Monday, July 6, 2009

The God who creates - Genesis 1.

The creation account is one of the first Bible "stories" children learn. Anyone who is raised in a Bible teaching church is probably bored with it by the time they reach 10 years old. God created the world. . . blah blah blah. . . sun, moon, stars. . . plants. . . animals. . . yup, gotcha.

What a tragedy! How can we turn the remarkable word of God into a "boring" list of days and objects. This chapter is the first inspired word of God given to His people. Genesis 1 is HUGE, but we get so caught up in creation vs. evolution debates, or in trying to remember whether the sun or plants were created first (plants were), rather than seeing what God is reveling about Himself. See, Genesis 1 isn't as much about creation as it is about God. What God revealed about Himself through this chapter must have been fairly earth-shattering to the ancient Hebrews, and should be to us as well. God, through Moses, started taking the common world-view of what god/s are, and said, this is who I am.


Place yourself in the middle of the desert. You’ve lived the last several years as a walking miracle, led by God from your borrowed (rented) home by promise of a place for you and your children (owned). But you don’t see it. Nothing lays before you but rocks, stones, and dirt. Mountains touch the sky, not broken by stream or mist or rain.

Moses stands before you and the rest of your people. The words he speaks and reads to you, are not like any you’ve heard before. Perhaps a similar legend has been handed down, whispered in the night. But now, in front of all, before millions, the words are spoken loud and clearly. They are different words. They possess and innate power you cannot explain – held enraptured you listen.

###

* _Exercise_
Copy the part of the post on Genesis 1 that opens with the words containing "Place yourself in" and closes with "mist or rain.", renaming "desert" as "wilderness". The records have no connection to the post on Genesis 1.

* _Provided information_
###

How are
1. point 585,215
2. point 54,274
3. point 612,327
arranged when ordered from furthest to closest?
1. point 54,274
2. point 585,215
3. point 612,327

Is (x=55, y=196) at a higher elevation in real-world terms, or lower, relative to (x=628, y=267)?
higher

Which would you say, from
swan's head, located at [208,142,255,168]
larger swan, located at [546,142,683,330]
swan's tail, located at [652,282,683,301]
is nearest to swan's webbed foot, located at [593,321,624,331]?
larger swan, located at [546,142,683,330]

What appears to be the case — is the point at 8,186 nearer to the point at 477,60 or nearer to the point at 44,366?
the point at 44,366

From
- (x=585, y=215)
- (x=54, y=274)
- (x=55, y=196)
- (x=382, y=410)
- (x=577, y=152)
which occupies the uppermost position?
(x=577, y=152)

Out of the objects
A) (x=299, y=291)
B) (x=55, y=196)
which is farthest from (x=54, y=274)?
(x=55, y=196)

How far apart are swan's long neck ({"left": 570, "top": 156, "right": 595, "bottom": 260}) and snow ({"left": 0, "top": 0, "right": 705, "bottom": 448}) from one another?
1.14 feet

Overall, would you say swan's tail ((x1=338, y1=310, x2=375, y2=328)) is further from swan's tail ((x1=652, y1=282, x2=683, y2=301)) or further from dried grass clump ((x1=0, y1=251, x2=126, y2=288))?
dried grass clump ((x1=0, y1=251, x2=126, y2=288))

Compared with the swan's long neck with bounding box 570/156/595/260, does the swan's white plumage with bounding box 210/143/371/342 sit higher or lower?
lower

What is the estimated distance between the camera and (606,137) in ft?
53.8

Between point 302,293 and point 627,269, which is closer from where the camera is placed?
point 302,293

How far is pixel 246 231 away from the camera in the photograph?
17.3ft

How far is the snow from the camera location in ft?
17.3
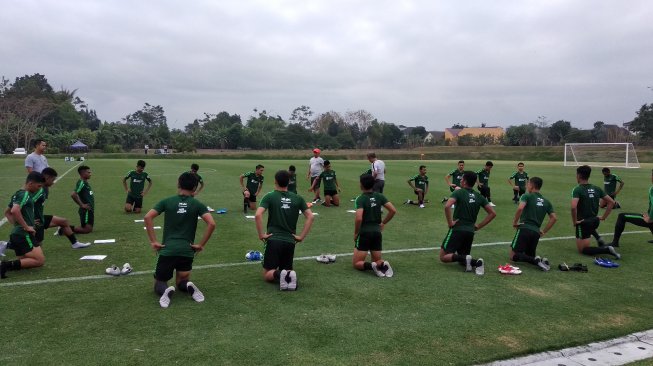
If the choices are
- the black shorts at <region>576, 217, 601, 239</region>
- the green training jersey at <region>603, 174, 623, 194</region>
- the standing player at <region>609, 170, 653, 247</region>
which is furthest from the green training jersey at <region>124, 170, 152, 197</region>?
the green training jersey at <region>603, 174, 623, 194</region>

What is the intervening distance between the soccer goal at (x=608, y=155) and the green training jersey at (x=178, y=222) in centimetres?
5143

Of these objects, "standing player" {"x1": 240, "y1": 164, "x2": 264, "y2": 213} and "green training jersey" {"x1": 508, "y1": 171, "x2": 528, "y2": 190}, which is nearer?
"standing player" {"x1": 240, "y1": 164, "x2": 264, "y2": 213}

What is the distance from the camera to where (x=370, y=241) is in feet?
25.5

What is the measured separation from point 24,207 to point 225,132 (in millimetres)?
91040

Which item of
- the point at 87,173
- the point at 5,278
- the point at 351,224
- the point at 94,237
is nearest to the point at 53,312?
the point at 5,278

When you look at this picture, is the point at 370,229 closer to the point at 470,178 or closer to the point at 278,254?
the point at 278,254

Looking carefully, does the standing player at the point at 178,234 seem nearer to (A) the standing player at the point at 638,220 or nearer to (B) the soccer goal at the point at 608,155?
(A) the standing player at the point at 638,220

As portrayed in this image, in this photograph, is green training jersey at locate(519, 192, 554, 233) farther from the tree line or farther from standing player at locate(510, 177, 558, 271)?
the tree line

###

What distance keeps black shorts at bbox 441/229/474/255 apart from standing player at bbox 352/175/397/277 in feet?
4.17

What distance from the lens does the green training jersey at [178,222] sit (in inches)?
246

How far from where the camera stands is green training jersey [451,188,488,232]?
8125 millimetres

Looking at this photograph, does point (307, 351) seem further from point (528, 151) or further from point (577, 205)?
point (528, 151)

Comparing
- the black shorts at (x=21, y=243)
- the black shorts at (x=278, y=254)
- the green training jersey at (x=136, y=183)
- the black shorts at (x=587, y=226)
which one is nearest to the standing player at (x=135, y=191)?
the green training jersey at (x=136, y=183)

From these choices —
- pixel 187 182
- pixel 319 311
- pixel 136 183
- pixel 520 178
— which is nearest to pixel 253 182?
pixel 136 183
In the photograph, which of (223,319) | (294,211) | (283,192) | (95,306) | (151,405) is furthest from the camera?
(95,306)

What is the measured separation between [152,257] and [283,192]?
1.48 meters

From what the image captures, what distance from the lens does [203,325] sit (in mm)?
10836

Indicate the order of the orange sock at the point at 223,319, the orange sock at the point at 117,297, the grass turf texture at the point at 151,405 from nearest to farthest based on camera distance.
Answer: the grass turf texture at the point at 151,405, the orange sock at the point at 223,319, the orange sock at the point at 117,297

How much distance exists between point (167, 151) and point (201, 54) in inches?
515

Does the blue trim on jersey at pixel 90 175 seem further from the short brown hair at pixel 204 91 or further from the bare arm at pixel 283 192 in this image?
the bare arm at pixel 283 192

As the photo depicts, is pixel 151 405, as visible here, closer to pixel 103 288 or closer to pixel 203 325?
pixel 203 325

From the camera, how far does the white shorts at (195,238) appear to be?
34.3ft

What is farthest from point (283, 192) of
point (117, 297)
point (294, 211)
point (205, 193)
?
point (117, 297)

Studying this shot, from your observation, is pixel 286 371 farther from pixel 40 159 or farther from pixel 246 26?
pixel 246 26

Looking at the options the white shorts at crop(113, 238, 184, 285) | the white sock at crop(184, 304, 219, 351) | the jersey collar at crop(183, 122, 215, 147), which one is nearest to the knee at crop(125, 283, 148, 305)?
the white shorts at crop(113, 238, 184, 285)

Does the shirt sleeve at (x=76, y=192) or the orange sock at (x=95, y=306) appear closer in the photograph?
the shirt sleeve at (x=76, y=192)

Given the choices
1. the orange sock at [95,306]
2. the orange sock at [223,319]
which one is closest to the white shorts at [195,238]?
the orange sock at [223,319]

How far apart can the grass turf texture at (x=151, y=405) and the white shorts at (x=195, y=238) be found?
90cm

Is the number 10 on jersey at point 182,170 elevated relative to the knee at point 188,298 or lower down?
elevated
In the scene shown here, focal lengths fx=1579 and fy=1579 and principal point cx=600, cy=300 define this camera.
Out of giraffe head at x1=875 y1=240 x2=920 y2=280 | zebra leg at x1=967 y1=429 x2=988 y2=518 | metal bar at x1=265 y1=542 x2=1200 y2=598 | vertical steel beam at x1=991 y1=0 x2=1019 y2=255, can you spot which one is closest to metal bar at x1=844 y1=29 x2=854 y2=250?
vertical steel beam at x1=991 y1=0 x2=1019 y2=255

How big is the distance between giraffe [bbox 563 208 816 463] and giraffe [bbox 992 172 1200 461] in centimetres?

###

* _Task result_
Place yourself in the middle of the wilderness. You’ve lived the last several years as a walking miracle, led by God from your borrowed (rented) home by promise of a place for you and your children (owned). But you don’t see it. Nothing lays before you but rocks, stones, and dirt. Mountains touch the sky, not broken by stream or mist or rain.